Enfin la politique du président libanais Amine Gemayel — alliance exclusive avec les États-Unis et entente avec Israël — suscite au Liban de fortes résistances que la Syrie aide et dont elle peut tirer parti. L'opposition libanaise, en effet, ne tarde pas à regrouper les communautés chiite et druze, des sunnites du Nord-Liban qui se réclament de l'ancien président du Conseil Rachid Karamé, des éléments chrétiens proches de l'ancien président Frangié, et divers groupes de gauche et d'extrême gauche. C'est cette coalition qui reçoit l'aide décisive de la Syrie quand une nouvelle épreuve de force se produit.
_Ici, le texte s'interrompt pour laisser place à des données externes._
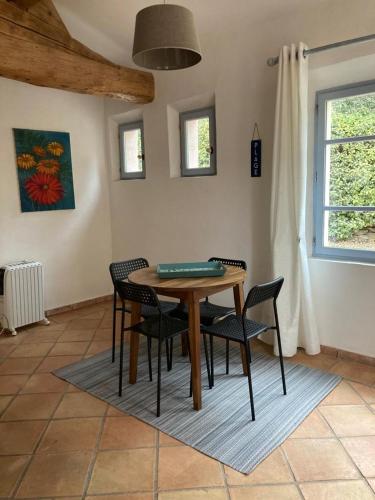 - une table et des chaises en bois dans une chambre avec fenêtre dans l'établissement Le petit mas, à La Cadière-dʼAzur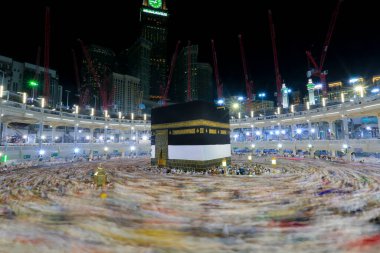 Umra ya da Hac sırasında Mekke 'deki Kutsal Kabe' de Tawaf yapan, Mescid-i Haram 'ın tepesinden bakan bir grup insan. Geceleri uzun pozlama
Le champ de bataille libanais

La crise provient de la décision d'Israël de retirer ses troupes de la région du Chouf jusqu'à la rivière Awali : l'activité grandissante de la résistance libanaise faisait, en effet, subir des pertes à l'armée israélienne que ni le gouvernement ni l'opinion publique en Israël ne voulaient accepter. Mais on savait que la population druze des régions évacuées était en majorité hostile au gouvernement de Beyrouth. L'opposition libanaise comptait en profiter pour provoquer un infléchissement de la politique du gouvernement libanais ou pour changer le gouvernement lui-même. Au contraire, les États-Unis entendaient élargir et renforcer l'autorité du président Gemayel et de son régime. L'épreuve de force qui s'ensuit révèle que, sans l'appui d'Israël qui, cette fois, reste à l'écart du conflit, les États-Unis ne disposent pas d'allié suffisamment puissant. L'armée du président Gemayel et les phalangistes, même soutenus de temps à autre par l'aviation embarquée et l'artillerie navale américaines, ne peuvent l'emporter contre l'opposition libanaise assurée du soutien matériel de la Syrie.